The future is ostensibly going to be filled with all sorts of cool gadgets, and they all need to be charged. One Oregon-based start-up called Perpetua Power believes that it may have a solution. The company has created a chip that can extract energy from the human body in order to power mobile devices - and it could be on the market as soon as 2014.

It's a neat idea. The body constantly produces heat, even when it is sleeping. Heat excites electrons, which generate electricity. The company has created the TEGwear chip which, if touching the body or if separated from the body only by a thin layer of clothes, can generate up to three volts of electricity. That would be enough to power mobile devices as diverse as a pedometer and even your smart phone.

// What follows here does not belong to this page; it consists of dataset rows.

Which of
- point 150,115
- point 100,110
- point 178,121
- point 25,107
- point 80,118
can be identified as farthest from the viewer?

"We absorb the heat from your body, and that heat is funneled through a thermoelectric generator that converts it into electric power," Perpetua Power Vice President Jerry Wiant explained to Fast Company.

The practical uses of this technology are abundant. Already, the company has received a grant from the National Science Foundation in order to create a wristband that would be able to track the location of patients with Alzheimer's disease. The company has also received funding from the Department of Homeland Security's Science and Technology Division to create wearable surveillance devices. Perpetua Power has also partnered with other companies for a variety of applications, like the development of body-powered heart monitors.

The technology behind the device was developed at the Pacific Northwest National Laboratory, which is a Department of Energy laboratory in Washington. The company will show a demonstration of it at the Consumer Electronics Show this month in Las Vegas.

The chip turns the body into the ultimate clean energy source - meaning that it could potentially eliminate the waste generated by the metals in batteries tossed out every year.